Quoted passage:

╭──

Adjusted for the nine years that have passed, Roger's probably at about 8 or 9 on that list now. Still, it's good to see the series get the mainstream attention that it deserves. If GamePro or one of those magazines ever does a "Top 20 Greatest Video Game Heroes", Roger Wilco better be on there.
 
compound said:
In the video Ourchair linked to, I noticed the Manny Talavera cut-out in the background, later on. Was Grim Fandango a LucasArts game as well?
Yes. And it's Manny Calavera. Calavera is Spanish for 'skeleton', if I'm not misinformed.

compound said:
I know people are skeptical of licensed franchises being made into Adventure Games but I would really like to see a Tintin game that runs on the classic SCUMM engine. As in, deliberately retro.
Me? Never! Anything's fair game to be reduced to the drudgery of lateral thinking and conversation trees!

Doc Comic said:
An interesting tidbit: Roger Wilco ranked #5 in Computer Gaming World's November 1996 listing of the 15 most memorable (and greatest) game heroes.

╰──

Extracted records:
╭──

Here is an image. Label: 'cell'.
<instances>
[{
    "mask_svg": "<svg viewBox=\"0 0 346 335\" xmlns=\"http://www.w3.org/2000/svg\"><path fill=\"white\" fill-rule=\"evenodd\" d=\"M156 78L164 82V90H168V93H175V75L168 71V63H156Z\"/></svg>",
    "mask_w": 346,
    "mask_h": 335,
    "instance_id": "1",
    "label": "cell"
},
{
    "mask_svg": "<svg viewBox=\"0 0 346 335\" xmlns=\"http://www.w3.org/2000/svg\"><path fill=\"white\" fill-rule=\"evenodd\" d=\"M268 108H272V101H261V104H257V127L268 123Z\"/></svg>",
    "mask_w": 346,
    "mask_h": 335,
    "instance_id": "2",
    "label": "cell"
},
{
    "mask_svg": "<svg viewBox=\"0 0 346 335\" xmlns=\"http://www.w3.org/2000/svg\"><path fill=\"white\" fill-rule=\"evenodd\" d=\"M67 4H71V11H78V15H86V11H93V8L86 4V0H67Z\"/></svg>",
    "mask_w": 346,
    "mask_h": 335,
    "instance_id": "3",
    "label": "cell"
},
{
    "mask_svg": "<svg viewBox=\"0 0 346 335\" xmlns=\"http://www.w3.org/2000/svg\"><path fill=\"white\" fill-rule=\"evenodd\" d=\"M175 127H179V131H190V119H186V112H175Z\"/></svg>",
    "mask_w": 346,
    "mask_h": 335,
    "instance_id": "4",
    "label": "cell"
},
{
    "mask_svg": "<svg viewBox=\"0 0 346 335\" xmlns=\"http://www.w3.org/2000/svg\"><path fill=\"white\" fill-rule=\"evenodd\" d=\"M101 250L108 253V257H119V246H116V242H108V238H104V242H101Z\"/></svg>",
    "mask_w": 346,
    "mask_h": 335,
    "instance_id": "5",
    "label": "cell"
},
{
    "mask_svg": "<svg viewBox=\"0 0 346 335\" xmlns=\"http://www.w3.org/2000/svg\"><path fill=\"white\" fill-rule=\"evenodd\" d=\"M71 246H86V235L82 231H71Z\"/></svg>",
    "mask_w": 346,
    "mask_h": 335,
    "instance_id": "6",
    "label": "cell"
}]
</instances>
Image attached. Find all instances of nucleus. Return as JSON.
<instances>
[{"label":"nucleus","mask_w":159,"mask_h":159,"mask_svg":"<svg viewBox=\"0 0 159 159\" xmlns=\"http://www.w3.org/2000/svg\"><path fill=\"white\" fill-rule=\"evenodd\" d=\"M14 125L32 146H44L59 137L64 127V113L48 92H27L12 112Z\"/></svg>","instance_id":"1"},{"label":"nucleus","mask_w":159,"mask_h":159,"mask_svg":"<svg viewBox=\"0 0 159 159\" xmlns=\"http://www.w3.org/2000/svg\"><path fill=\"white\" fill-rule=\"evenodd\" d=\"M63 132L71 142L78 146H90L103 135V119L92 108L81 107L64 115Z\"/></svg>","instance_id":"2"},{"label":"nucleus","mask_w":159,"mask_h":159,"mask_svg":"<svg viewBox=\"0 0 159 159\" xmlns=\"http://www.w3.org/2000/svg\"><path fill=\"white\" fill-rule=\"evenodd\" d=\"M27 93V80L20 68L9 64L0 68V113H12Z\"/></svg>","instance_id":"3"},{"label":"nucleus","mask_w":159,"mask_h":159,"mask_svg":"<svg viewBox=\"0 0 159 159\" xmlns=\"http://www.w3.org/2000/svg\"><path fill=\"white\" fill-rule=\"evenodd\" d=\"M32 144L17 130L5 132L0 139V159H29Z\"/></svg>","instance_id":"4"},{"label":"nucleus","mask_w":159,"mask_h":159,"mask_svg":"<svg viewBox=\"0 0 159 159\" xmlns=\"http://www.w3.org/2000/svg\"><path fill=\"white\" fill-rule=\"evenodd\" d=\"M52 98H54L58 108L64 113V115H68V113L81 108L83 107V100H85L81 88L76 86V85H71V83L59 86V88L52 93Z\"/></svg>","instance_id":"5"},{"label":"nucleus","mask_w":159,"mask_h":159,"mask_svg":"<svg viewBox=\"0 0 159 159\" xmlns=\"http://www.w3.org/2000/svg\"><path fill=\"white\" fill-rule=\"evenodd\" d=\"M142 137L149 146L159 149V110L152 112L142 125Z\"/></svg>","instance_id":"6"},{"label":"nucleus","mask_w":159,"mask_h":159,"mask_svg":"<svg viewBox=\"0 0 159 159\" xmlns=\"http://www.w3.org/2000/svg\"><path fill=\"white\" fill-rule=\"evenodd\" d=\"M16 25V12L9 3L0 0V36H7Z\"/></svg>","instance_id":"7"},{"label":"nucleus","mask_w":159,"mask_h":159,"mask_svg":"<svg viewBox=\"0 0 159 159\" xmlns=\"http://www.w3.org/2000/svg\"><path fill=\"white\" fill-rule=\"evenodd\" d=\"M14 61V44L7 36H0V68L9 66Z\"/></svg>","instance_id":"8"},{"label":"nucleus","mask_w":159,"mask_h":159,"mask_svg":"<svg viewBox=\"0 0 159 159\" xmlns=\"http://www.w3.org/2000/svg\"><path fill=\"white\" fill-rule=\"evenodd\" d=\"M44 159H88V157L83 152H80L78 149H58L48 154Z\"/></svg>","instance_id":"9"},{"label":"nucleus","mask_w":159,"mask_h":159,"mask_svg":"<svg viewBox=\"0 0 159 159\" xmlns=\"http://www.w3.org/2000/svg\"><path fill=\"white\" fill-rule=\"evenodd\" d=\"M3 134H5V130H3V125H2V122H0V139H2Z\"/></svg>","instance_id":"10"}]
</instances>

╰──

Requirement A: Quote the adventure-game forum thread word for word, beginning at the words "Yes. And it's" and stopping after "and conversation trees!".
Requirement B: Extend the adventure-game forum thread past its last post, picking up right after the final sentence about Roger Wilco's Computer Gaming World ranking.

Answer area A:
Yes. And it's Manny Calavera. Calavera is Spanish for 'skeleton', if I'm not misinformed.

compound said:
I know people are skeptical of licensed franchises being made into Adventure Games but I would really like to see a Tintin game that runs on the classic SCUMM engine. As in, deliberately retro.
Me? Never! Anything's fair game to be reduced to the drudgery of lateral thinking and conversation trees!

Answer area B:
Adjusted for the nine years that have passed, Roger's probably at about 8 or 9 on that list now. Still, it's good to see the series get the mainstream attention that it deserves. If GamePro or one of those magazines ever does a "Top 20 Greatest Video Game Heroes", Roger Wilco better be on there.
As much as I love the Space Quest series, I've never considered Wilco a 'great' adventure game character, let alone hero, simply because he isn't a very interesting character to begin with.

Even between his egomaniacally over-inflated sense of self and his hilarious sense of cowardice, he's not what I consider a very interesting personality. It's the absurd situations he finds himself in --- from facing off a bunch of palette-insecure monochrome space thugs to fleeing from an oversized gall stone in the bowels of a loved one to liberating game designers from the clutches of software conglomerates --- that make following him around interesting.

But then again, I find the lack of intense characterization something symptomatic of Sierra adventure games to begin with anyway, not with regards to the NPCs, but the player-avatars.
 
Has anybody played Flight of the Amazon Queen before?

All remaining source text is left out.